- Activity -
Which lines run from the start of the data below to the line containing "Sie war so glücklich, daß"? Set them down exactly, with none added.

[Records excerpted from a collection]
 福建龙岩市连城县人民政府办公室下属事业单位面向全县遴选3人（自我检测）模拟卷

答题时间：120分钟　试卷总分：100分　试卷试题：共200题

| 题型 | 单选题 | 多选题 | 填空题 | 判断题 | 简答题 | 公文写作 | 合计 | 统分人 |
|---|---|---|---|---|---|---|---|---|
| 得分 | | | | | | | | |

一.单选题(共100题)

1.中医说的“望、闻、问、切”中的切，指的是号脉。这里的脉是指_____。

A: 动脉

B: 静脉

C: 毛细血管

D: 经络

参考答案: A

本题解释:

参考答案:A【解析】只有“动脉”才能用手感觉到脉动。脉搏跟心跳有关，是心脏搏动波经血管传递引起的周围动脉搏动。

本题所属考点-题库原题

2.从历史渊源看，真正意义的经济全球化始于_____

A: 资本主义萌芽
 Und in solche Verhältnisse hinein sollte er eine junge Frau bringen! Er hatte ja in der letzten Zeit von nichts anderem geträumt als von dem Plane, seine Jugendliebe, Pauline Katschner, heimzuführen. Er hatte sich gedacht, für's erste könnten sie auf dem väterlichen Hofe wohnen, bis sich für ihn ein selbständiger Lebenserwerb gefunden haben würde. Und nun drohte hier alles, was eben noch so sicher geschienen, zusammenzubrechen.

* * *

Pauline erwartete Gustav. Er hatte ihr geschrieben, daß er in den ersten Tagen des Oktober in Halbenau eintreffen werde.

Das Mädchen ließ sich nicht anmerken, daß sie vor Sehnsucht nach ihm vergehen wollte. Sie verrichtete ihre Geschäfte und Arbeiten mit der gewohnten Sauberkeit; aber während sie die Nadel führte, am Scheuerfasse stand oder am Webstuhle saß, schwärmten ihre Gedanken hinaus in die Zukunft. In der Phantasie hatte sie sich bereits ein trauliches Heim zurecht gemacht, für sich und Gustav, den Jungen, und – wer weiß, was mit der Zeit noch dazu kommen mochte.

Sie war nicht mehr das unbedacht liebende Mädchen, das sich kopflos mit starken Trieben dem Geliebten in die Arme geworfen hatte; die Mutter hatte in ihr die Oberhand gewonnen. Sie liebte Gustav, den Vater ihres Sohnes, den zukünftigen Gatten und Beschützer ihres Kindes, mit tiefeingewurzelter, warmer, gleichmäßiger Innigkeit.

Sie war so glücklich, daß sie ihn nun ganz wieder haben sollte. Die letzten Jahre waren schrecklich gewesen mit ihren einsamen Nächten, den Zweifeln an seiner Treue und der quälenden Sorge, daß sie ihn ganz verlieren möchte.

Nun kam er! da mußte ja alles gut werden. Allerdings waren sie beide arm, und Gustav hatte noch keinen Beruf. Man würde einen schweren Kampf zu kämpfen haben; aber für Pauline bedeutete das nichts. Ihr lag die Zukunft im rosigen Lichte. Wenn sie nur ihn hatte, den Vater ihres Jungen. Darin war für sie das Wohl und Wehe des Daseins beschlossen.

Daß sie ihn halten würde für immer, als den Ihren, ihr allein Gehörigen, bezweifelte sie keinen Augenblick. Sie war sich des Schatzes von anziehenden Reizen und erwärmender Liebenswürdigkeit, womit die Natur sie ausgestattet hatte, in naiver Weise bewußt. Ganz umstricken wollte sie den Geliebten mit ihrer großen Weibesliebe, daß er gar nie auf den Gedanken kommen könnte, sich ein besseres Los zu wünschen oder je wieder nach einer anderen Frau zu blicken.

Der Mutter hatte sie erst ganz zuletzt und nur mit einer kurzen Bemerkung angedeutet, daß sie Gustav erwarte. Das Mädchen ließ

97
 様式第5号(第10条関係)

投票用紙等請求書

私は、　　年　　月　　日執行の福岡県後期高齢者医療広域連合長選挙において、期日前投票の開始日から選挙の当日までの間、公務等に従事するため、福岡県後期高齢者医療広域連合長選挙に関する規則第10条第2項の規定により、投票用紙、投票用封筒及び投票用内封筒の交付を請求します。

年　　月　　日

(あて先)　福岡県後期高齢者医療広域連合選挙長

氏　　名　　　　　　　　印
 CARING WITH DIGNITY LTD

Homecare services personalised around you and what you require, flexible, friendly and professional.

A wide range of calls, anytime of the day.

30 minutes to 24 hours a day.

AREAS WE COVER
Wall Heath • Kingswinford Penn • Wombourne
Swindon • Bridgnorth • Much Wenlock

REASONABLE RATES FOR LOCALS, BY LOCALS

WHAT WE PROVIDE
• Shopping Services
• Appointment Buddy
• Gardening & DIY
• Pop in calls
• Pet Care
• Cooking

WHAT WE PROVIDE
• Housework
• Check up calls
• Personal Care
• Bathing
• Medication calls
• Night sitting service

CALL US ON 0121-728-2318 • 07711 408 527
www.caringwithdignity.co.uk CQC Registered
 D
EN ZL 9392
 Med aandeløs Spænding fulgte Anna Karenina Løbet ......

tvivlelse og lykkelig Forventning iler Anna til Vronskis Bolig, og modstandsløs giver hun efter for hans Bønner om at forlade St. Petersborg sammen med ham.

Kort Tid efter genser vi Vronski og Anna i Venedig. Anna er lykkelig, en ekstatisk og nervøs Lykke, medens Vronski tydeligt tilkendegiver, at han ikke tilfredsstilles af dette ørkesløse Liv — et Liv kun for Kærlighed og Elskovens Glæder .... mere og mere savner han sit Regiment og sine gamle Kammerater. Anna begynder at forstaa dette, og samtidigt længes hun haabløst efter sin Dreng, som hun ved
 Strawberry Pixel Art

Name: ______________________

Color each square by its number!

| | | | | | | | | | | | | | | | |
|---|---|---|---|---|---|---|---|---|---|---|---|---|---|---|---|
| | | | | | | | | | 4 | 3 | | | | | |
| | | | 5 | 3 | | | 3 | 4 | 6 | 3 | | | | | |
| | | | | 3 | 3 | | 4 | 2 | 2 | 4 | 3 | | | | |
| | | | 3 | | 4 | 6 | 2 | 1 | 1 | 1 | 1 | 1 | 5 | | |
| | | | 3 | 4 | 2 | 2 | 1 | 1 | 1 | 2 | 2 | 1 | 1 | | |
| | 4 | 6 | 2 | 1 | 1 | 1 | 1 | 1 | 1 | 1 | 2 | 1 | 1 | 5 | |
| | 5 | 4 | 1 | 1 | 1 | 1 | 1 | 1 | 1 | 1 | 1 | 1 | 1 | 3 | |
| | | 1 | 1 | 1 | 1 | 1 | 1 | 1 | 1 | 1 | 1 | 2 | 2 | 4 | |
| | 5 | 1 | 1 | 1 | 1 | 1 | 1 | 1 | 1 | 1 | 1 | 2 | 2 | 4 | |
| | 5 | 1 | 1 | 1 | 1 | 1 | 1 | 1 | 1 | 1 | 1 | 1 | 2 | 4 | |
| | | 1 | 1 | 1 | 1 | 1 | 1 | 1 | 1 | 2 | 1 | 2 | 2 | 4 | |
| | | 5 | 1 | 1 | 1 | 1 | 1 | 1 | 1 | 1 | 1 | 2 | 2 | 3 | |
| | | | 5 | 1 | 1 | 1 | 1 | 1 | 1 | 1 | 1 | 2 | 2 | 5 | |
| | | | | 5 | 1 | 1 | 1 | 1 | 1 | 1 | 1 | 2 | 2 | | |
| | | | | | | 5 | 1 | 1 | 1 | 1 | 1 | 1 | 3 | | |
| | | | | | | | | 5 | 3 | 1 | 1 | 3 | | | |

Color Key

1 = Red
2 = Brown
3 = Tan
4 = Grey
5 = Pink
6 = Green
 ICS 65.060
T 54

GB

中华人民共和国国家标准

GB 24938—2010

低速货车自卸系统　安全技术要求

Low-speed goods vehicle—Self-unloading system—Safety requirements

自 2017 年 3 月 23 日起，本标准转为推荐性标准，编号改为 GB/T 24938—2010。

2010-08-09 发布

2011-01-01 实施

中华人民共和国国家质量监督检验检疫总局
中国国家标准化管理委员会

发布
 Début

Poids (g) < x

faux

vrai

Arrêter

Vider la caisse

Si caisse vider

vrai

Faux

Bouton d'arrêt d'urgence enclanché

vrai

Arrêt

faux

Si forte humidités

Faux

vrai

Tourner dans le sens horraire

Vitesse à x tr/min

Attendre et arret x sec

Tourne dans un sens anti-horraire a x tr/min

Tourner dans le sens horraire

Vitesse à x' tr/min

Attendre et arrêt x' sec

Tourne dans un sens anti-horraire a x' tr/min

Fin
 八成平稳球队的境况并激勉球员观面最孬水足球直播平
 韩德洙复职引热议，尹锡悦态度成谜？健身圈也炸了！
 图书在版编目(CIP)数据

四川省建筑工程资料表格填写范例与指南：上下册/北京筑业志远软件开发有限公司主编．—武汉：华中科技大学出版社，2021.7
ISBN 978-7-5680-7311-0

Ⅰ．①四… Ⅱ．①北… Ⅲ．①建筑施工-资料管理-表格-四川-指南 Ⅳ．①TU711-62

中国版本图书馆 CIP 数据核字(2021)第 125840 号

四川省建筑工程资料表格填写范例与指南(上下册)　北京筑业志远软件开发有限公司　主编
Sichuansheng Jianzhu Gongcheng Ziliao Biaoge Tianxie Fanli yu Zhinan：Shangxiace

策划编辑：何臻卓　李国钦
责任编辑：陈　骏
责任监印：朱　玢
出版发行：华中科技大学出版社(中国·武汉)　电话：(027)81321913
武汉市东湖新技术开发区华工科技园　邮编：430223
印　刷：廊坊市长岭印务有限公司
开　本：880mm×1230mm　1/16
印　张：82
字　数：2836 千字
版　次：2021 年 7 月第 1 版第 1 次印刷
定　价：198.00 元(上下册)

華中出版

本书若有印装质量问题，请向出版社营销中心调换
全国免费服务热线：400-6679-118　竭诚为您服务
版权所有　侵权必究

- Task answer -
 福建龙岩市连城县人民政府办公室下属事业单位面向全县遴选3人（自我检测）模拟卷

答题时间：120分钟　试卷总分：100分　试卷试题：共200题

| 题型 | 单选题 | 多选题 | 填空题 | 判断题 | 简答题 | 公文写作 | 合计 | 统分人 |
|---|---|---|---|---|---|---|---|---|
| 得分 | | | | | | | | |

一.单选题(共100题)

1.中医说的“望、闻、问、切”中的切，指的是号脉。这里的脉是指_____。

A: 动脉

B: 静脉

C: 毛细血管

D: 经络

参考答案: A

本题解释:

参考答案:A【解析】只有“动脉”才能用手感觉到脉动。脉搏跟心跳有关，是心脏搏动波经血管传递引起的周围动脉搏动。

本题所属考点-题库原题

2.从历史渊源看，真正意义的经济全球化始于_____

A: 资本主义萌芽
 Und in solche Verhältnisse hinein sollte er eine junge Frau bringen! Er hatte ja in der letzten Zeit von nichts anderem geträumt als von dem Plane, seine Jugendliebe, Pauline Katschner, heimzuführen. Er hatte sich gedacht, für's erste könnten sie auf dem väterlichen Hofe wohnen, bis sich für ihn ein selbständiger Lebenserwerb gefunden haben würde. Und nun drohte hier alles, was eben noch so sicher geschienen, zusammenzubrechen.

* * *

Pauline erwartete Gustav. Er hatte ihr geschrieben, daß er in den ersten Tagen des Oktober in Halbenau eintreffen werde.

Das Mädchen ließ sich nicht anmerken, daß sie vor Sehnsucht nach ihm vergehen wollte. Sie verrichtete ihre Geschäfte und Arbeiten mit der gewohnten Sauberkeit; aber während sie die Nadel führte, am Scheuerfasse stand oder am Webstuhle saß, schwärmten ihre Gedanken hinaus in die Zukunft. In der Phantasie hatte sie sich bereits ein trauliches Heim zurecht gemacht, für sich und Gustav, den Jungen, und – wer weiß, was mit der Zeit noch dazu kommen mochte.

Sie war nicht mehr das unbedacht liebende Mädchen, das sich kopflos mit starken Trieben dem Geliebten in die Arme geworfen hatte; die Mutter hatte in ihr die Oberhand gewonnen. Sie liebte Gustav, den Vater ihres Sohnes, den zukünftigen Gatten und Beschützer ihres Kindes, mit tiefeingewurzelter, warmer, gleichmäßiger Innigkeit.

Sie war so glücklich, daß sie ihn nun ganz wieder haben sollte. Die letzten Jahre waren schrecklich gewesen mit ihren einsamen Nächten, den Zweifeln an seiner Treue und der quälenden Sorge, daß sie ihn ganz verlieren möchte.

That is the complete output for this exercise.